WHAT YOU HAVE TO DO:
Where the word "with" occurs in a line of the data, return the whole line.
______
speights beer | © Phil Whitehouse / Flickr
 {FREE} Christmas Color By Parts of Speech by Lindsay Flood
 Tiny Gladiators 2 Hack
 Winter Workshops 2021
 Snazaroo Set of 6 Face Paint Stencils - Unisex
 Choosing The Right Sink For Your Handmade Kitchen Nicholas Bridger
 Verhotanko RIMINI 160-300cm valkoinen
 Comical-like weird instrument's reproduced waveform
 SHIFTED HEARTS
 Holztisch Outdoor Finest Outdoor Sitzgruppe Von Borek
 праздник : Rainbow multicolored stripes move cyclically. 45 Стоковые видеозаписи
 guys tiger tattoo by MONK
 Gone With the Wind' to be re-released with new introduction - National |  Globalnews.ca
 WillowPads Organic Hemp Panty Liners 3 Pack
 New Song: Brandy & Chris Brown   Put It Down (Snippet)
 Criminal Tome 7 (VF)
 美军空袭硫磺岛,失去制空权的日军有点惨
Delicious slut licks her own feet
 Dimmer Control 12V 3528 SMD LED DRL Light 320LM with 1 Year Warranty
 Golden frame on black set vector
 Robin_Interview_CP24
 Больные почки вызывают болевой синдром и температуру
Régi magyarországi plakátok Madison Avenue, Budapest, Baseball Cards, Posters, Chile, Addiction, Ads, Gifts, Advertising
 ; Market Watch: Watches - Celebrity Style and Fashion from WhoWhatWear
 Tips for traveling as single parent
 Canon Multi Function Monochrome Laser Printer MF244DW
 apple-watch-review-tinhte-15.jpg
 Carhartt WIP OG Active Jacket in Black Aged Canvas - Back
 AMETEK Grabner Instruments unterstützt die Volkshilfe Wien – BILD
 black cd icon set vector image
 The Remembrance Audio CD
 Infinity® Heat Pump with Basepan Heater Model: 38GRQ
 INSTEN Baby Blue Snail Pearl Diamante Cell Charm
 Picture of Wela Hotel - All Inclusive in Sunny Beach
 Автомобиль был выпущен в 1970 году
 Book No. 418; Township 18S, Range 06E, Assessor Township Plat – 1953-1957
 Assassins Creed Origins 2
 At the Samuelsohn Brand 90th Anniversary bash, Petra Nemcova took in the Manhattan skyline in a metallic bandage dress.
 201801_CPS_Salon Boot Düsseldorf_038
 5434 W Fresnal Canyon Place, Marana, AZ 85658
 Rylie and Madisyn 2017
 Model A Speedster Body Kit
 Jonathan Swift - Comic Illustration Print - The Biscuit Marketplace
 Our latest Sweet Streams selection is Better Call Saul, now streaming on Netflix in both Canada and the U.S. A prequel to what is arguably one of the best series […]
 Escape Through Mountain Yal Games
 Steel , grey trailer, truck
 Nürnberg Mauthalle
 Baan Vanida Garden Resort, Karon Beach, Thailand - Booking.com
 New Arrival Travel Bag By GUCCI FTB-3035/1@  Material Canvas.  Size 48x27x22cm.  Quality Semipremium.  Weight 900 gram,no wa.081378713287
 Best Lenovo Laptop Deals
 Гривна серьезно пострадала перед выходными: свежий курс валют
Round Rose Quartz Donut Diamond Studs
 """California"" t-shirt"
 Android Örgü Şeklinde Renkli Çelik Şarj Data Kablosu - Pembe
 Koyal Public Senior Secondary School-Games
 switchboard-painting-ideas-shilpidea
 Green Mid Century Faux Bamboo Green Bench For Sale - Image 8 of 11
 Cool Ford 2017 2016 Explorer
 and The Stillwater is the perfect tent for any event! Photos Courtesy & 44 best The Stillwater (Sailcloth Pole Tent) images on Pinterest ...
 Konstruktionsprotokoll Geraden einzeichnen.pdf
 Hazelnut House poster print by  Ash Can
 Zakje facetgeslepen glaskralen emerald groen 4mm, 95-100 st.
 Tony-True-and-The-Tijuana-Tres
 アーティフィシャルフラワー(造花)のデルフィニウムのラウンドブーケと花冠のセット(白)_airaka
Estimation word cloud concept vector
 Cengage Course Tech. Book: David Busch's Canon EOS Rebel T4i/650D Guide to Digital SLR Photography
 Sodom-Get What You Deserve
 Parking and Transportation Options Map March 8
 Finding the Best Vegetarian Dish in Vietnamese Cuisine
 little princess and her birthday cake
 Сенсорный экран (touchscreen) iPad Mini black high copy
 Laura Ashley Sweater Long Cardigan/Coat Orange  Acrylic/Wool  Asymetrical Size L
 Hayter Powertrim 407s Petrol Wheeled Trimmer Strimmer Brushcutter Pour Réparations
______
RESULT OF THIS TASK:
 Gone With the Wind' to be re-released with new introduction - National |  Globalnews.ca
 Dimmer Control 12V 3528 SMD LED DRL Light 320LM with 1 Year Warranty
 Infinity® Heat Pump with Basepan Heater Model: 38GRQ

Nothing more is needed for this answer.